The agreement follows an announcement Thursday that Delta would become the U.S. launch customer for Bombardier's C-Series small narrowbody aircraft.
"The Airbus A320 family of aircraft continues to be a cost-efficient, reliable and customer-pleasing mainstay of our narrowbody fleet," said Ed Bastian, Delta's incoming chief executive. "The order for the A321s is an opportunistic fleet move that enables us to produce strong returns and cost-effectively accelerate the retirement of Delta's 116 MD-88s in a capital efficient manner."
The additional Airbus A321s, which are being acquired near the end of the model's production cycle, increases Delta's A321 fleet to 82 and is consistent with the company's previously announced domestic fleet plan. Delta is focused on reshaping its narrowbody fleet with customer-focused aircraft that offer lower operating costs and better fuel efficiency. The 37 aircraft will be delivered concurrently with existing A321 orders through 2019.
These transactions are part of Delta's broader fleet strategy allowing the company to achieve its long-term financial targets, including 15 percent EPS growth and generation of $4-5 billion in free cash flow annually, while replacing 20 percent of its mainline narrowbody fleet over the next five years.
Delta's A321s will feature an all-new interior with cabin elements including high-capacity overhead bins, the latest in in-flight entertainment, full spectrum LED ambient lighting, standard 110v power available at every row, as well as in-flight Wi-Fi and Delta Studio. The A321s will also feature wingtip Sharklets, which will provide up to 4 percent improvement in fuel efficiency.

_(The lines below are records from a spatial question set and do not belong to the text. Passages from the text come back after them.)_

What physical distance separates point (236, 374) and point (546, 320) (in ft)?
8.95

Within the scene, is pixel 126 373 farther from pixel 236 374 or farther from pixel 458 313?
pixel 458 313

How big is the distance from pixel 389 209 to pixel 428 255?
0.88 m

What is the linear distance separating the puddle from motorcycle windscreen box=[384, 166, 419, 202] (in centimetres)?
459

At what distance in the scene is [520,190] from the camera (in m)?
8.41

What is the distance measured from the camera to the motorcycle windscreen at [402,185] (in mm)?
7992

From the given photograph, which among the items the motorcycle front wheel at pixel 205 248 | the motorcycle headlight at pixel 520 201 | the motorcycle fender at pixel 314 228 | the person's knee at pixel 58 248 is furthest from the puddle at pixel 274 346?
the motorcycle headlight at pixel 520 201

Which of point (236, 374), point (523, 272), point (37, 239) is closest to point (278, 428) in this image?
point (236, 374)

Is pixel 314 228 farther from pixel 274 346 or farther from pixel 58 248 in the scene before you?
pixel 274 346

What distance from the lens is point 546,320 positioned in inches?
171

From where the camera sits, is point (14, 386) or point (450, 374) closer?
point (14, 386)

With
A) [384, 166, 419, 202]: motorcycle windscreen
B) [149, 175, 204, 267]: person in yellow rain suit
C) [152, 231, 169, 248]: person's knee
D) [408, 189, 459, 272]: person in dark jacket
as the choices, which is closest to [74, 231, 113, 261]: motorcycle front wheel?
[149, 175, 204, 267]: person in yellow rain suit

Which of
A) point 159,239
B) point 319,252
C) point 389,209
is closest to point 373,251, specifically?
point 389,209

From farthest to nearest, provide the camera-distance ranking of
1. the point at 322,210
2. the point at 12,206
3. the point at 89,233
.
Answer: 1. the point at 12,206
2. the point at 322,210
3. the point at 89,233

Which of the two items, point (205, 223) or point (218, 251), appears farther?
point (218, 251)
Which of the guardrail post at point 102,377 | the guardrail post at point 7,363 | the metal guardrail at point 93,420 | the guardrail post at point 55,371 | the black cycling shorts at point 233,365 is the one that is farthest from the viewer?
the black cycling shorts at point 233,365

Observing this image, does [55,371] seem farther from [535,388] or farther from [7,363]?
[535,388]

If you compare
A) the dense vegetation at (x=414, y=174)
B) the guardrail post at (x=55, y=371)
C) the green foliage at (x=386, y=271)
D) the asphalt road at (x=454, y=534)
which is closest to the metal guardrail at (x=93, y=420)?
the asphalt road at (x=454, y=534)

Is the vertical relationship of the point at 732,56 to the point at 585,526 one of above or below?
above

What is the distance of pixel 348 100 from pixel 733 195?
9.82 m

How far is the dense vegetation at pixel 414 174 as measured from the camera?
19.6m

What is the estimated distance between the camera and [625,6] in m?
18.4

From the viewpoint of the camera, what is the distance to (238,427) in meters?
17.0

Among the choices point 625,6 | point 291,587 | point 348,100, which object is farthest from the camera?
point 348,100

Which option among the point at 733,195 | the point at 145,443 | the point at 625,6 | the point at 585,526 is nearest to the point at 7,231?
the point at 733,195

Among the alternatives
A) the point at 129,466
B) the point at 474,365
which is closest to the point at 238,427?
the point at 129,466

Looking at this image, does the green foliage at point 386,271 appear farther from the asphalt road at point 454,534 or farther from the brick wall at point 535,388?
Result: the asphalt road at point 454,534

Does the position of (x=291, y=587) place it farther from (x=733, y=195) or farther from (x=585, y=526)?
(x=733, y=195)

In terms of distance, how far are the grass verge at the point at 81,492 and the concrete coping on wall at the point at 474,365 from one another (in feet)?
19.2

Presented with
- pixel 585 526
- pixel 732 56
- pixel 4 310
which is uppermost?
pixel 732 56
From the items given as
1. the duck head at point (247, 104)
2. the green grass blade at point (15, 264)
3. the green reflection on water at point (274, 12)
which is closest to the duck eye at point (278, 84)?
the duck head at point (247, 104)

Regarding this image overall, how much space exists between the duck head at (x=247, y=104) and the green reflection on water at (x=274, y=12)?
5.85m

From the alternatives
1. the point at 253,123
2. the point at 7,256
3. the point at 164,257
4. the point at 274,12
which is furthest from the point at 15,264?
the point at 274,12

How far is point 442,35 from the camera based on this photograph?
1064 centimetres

The additional Airbus 321s will join 126 A320 Family aircraft—featuring CFM56 engines—already flying in Delta's fleet. The airline took delivery of its first A321 in March with the inaugural flight scheduled to depart Monday, May 2 between Atlanta and Orlando, Fla.
"Delta is an industry leader in many ways, not the least of which is contributing to the trend toward larger, more fuel-efficient aircraft for their single-aisle fleet," said John Leahy, Airbus Chief Operating Officer – Customers. "The A320 Family continues to be the backbone of every airline in the world that is paying attention to what their passengers want and their investors need. In 2015, nearly 40 percent of our A320 Family deliveries were A321s, up some 10 percent from the previous year. Our customers, like Delta, know where to find the best comfort, economy and reliability."
Forward Looking Statements
Statements in this press release that are not historical facts, including statements regarding our estimates, expectations, beliefs, intentions, projections or strategies for the future, may be "forward-looking statements" as defined in the Private Securities Litigation Reform Act of 1995. All forward-looking statements involve a number of risks and uncertainties that could cause actual results to differ materially from the estimates, expectations, beliefs, intentions, projections and strategies reflected in or suggested by the forward-looking statements. These risks and uncertainties include, but are not limited to, the cost of aircraft fuel; the impact of rebalancing our hedge portfolio, recording mark-to-market adjustments or posting collateral in connection with our fuel hedge contracts; the availability of aircraft fuel; the effects of terrorist attacks or geopolitical conflict; the possible effects of accidents involving our aircraft; the restrictions that financial covenants in our financing agreements will have on our financial and business operations; labor issues; interruptions or disruptions in service at one of our hub or gateway airports; disruptions or security breaches of our information technology infrastructure; our dependence on technology in our operations; the effects of weather, natural disasters and seasonality on our business; the effects of an extended disruption in services provided by third party regional carriers; failure or inability of insurance to cover a significant liability at Monroe's Trainer refinery; the impact of environmental regulation on the Trainer refinery, including costs related to renewable fuel standard regulations; our ability to retain management and key employees; competitive conditions in the airline industry; the effects of extensive government regulation on our business; the sensitivity of the airline industry to prolonged periods of stagnant or weak economic conditions; and the effects of the rapid spread of contagious illnesses.
Additional information concerning risks and uncertainties that could cause differences between actual results and forward-looking statements is contained in our Securities and Exchange Commission filings, including our Annual Report on Form 10-K for the fiscal year ended Dec. 31, 2015. Caution should be taken not to place undue reliance on our forward-looking statements, which represent our views only as of April 29, 2016, and which we have no current intention to update.